It’s incredible how much clarity one can achieve just by taking one week off with no phone signal or Internet access. For example, we might realize that we are not sending more than two essential emails per day. But how about the rest, you may ask, how comes they aren’t important? Well, that’s a good question – and the answer may lie where you expect it the least.
I did my best to prepare my clients that I will be gone for a week with no phone signal or Internet. To their honor, none of them experienced crisis communication or anything else that required my utmost presence and advice. Even so, I was concerned. What will happen when I come back? How will I handle the flood of emails that will expect me when I return? Based on an average working day, I was expecting anything between 800 and 1200 e-mails. Surprise: when I came back, roughly some 180 mails were expecting me. What astonished me was their content. Out of 180 mails, some 120 were news, newsletter subscriptions and alerts that could be deleted with no significant content loss. Some remaining 30 mails were Google Alerts related to my clients that could be read within minutes.
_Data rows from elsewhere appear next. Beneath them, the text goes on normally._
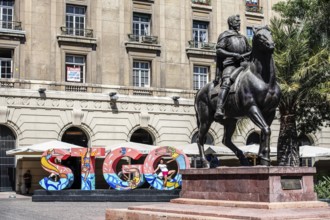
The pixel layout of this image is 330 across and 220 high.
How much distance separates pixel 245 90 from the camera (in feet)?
44.2

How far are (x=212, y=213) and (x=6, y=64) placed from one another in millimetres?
24140

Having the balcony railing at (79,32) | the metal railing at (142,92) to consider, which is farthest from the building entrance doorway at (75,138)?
the balcony railing at (79,32)

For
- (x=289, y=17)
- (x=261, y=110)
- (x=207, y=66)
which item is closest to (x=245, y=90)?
(x=261, y=110)

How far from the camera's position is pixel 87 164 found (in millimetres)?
27797

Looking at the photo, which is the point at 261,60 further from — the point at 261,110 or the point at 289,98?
the point at 289,98

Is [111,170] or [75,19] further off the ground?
[75,19]

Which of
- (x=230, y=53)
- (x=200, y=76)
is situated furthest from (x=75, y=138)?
(x=230, y=53)

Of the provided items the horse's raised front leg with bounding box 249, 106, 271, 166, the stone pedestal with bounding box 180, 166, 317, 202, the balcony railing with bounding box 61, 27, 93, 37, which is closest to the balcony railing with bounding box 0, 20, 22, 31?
the balcony railing with bounding box 61, 27, 93, 37

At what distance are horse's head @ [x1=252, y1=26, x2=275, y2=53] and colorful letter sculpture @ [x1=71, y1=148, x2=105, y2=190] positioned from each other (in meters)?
15.5

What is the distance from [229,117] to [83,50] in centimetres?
2188

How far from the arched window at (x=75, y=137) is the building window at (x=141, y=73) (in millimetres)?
4553

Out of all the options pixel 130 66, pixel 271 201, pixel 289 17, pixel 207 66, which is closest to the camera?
pixel 271 201

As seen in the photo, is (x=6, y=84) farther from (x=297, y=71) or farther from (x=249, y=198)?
(x=249, y=198)

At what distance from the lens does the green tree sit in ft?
90.3
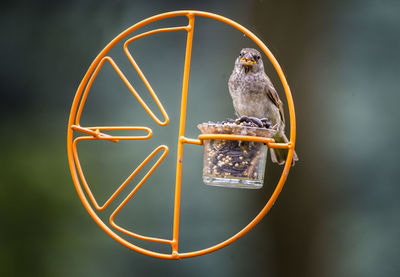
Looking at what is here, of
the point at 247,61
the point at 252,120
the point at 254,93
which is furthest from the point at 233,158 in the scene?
the point at 254,93

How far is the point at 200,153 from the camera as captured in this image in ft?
12.4

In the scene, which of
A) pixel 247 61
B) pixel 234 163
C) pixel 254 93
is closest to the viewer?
pixel 234 163

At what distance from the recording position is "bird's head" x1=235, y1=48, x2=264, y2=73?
8.38ft

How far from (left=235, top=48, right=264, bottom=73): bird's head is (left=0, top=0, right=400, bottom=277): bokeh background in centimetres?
70

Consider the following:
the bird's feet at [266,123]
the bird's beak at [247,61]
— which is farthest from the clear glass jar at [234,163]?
the bird's beak at [247,61]

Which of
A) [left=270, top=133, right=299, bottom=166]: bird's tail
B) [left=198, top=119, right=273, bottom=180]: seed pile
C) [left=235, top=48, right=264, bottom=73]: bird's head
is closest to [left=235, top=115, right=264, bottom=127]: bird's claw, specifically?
[left=198, top=119, right=273, bottom=180]: seed pile

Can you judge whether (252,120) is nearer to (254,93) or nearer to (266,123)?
(266,123)

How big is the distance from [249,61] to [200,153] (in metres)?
1.35

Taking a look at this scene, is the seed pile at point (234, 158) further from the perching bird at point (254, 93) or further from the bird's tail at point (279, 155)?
the bird's tail at point (279, 155)

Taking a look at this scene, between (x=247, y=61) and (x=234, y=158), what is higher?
(x=247, y=61)

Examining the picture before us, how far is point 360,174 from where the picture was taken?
3641 mm

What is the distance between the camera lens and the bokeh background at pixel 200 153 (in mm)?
3576

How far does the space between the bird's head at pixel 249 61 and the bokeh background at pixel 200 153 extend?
70 centimetres

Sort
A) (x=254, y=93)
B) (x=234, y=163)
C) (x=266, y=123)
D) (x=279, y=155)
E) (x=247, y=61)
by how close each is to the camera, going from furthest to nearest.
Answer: (x=279, y=155)
(x=254, y=93)
(x=247, y=61)
(x=266, y=123)
(x=234, y=163)
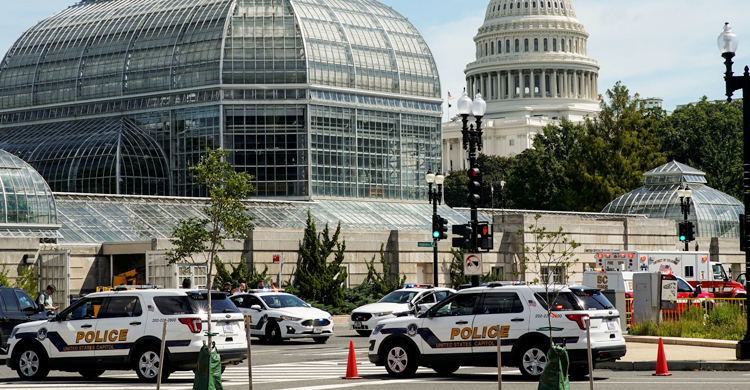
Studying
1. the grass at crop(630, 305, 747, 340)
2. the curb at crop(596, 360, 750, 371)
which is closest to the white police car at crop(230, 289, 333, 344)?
the grass at crop(630, 305, 747, 340)

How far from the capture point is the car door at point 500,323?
859 inches

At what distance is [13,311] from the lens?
90.9 ft

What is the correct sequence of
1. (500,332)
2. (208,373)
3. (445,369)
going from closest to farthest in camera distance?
(208,373) < (500,332) < (445,369)

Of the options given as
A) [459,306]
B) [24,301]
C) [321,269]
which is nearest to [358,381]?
[459,306]

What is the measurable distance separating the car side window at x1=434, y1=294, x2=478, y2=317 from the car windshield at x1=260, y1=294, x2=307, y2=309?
13.3m

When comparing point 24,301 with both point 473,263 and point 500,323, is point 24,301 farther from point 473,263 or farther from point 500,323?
point 500,323

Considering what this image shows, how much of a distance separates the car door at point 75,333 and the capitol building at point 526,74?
156 metres

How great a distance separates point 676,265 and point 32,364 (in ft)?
101

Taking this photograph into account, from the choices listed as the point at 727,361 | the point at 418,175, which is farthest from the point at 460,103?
the point at 418,175

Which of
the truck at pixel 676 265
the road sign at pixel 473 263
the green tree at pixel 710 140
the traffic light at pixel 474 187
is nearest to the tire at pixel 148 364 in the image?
the road sign at pixel 473 263

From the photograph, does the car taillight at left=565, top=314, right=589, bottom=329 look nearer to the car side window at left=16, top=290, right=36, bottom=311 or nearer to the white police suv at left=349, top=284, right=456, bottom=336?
the car side window at left=16, top=290, right=36, bottom=311

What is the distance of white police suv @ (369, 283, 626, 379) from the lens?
21609mm

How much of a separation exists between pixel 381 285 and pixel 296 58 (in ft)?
54.0

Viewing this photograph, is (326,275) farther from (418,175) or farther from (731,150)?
(731,150)
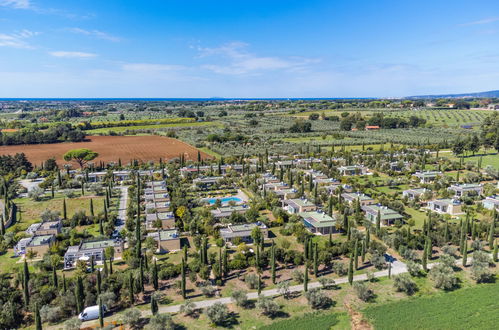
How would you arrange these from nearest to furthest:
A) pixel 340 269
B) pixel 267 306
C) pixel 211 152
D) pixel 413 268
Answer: pixel 267 306, pixel 413 268, pixel 340 269, pixel 211 152

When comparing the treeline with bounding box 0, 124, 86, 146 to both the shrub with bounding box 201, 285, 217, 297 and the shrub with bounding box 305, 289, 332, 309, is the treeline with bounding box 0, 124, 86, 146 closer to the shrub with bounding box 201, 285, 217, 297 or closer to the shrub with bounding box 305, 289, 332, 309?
the shrub with bounding box 201, 285, 217, 297

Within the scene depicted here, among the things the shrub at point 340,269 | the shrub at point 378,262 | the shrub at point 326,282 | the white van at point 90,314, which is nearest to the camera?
the white van at point 90,314

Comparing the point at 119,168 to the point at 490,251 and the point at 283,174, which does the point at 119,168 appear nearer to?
the point at 283,174

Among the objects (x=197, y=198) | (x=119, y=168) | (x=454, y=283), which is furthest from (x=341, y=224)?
(x=119, y=168)

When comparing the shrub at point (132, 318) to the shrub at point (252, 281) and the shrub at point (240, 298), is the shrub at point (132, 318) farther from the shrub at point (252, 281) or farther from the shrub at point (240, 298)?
the shrub at point (252, 281)

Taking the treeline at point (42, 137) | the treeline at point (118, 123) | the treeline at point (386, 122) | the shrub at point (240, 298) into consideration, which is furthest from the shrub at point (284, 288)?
the treeline at point (118, 123)

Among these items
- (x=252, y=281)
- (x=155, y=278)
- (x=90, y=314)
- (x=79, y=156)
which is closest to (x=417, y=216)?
(x=252, y=281)

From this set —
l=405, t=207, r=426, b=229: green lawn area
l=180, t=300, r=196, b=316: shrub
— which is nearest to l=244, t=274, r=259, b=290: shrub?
l=180, t=300, r=196, b=316: shrub

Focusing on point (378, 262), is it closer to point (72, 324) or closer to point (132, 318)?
point (132, 318)
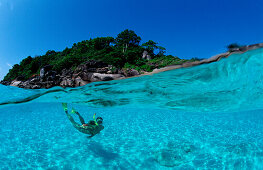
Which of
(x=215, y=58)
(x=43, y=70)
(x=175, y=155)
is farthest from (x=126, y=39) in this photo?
(x=175, y=155)

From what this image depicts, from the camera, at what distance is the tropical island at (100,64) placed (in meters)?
10.7

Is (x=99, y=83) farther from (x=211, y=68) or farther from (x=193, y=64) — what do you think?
(x=211, y=68)

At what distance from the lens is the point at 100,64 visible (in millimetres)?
15258

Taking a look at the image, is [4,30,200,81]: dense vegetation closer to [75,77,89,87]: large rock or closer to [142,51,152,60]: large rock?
[142,51,152,60]: large rock

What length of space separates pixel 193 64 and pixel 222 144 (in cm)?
642

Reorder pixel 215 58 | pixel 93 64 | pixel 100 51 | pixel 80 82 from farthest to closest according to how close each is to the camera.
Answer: pixel 100 51 → pixel 93 64 → pixel 80 82 → pixel 215 58

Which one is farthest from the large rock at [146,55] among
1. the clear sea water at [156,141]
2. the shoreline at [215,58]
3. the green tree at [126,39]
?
the shoreline at [215,58]

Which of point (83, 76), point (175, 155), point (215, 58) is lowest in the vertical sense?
point (175, 155)

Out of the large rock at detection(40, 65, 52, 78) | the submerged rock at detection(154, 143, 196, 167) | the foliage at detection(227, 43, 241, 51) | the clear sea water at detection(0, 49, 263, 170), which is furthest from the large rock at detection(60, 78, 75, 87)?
the foliage at detection(227, 43, 241, 51)

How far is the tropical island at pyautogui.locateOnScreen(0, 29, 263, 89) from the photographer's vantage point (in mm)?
10742

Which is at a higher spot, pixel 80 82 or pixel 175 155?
pixel 80 82

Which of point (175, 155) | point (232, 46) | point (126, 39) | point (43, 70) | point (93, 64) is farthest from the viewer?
point (126, 39)

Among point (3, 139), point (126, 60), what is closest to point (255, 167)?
point (3, 139)

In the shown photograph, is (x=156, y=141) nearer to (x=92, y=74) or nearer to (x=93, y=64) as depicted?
(x=92, y=74)
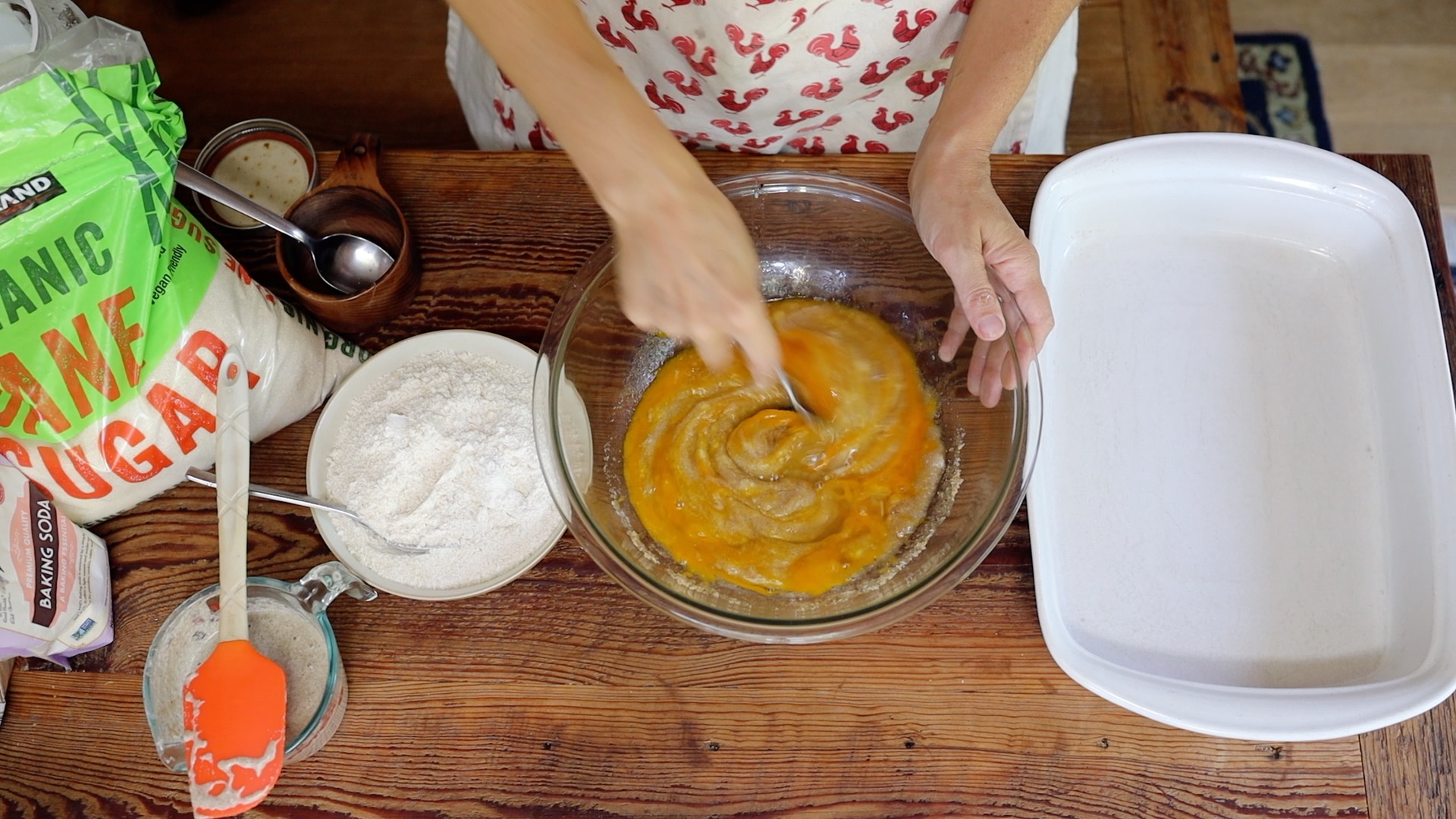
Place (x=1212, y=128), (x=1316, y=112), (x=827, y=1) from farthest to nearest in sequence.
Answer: (x=1316, y=112), (x=1212, y=128), (x=827, y=1)

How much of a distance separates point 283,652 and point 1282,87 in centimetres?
218

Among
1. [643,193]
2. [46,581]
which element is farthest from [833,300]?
[46,581]

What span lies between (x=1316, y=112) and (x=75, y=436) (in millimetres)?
2277

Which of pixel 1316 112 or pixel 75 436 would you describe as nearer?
pixel 75 436

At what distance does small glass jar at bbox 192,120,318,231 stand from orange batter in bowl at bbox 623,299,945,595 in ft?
1.87

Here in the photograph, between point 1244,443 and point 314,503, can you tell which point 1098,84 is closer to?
point 1244,443

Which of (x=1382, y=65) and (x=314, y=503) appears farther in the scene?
(x=1382, y=65)

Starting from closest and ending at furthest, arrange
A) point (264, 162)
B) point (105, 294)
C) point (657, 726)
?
1. point (105, 294)
2. point (657, 726)
3. point (264, 162)

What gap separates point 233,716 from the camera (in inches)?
32.3

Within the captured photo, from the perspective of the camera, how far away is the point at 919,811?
0.87 m

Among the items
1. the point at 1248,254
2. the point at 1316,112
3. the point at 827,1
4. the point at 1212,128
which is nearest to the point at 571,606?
the point at 827,1

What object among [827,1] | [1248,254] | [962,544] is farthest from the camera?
[1248,254]

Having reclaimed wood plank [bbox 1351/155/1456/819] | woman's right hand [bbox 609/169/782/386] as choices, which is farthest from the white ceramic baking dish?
woman's right hand [bbox 609/169/782/386]

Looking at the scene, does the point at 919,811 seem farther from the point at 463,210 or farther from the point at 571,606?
the point at 463,210
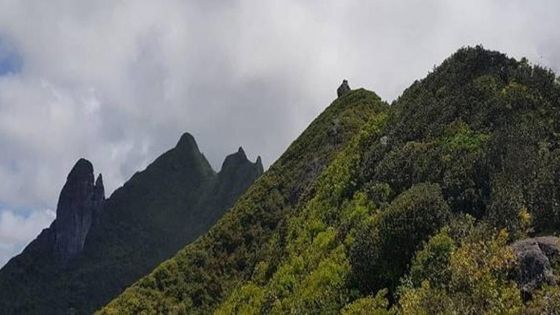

In the remaining 30 mails, more than a half was administrative work – pay that, remember that, register there etc. Done in about an hour. So, we remain with some 15 essential emails within a week that require a thoughtful reply. Just think of that: it averages at roughly 2 essential emails per day.
As I was replying to these e-mails, I became aware of something else. When I was writing, I was basically pushing the communication onwards, asking for more info and more reply. Practically, I was asking for trouble: a longer email from the same person would hit my e-mail box soon, forcing me to go back to the entire communication thread and deal with it over and over again. Wouldn’t it have been simpler to just grab the phone and make a simple call that would have clarified everything in less than three minutes? Sure, but e-mails – oh, what a sweet addiction.
Just 15 years ago e-mails were rare. People were spending much more time on the essence of their work and in human interactions – boring sometimes, sure, like endless board meetings, but nonetheless human interactions. Therefore the quality of their interpersonal communication and relationships at the workplace must have been different than today. That’s why I am not surprised that many of my clients complain about internal communications in the first place. Lack of clarity, lack of human touch, feeling of being ignored or assaulted with tons of unnecessary emails, and above all the feeling of meaningless and time wasted on processes that generate nothing. Such as writing an email that is basically doing nothing but asking for another e-mail, entangling an avalanche of content-empty, emotion-empty, often counterproductive communication.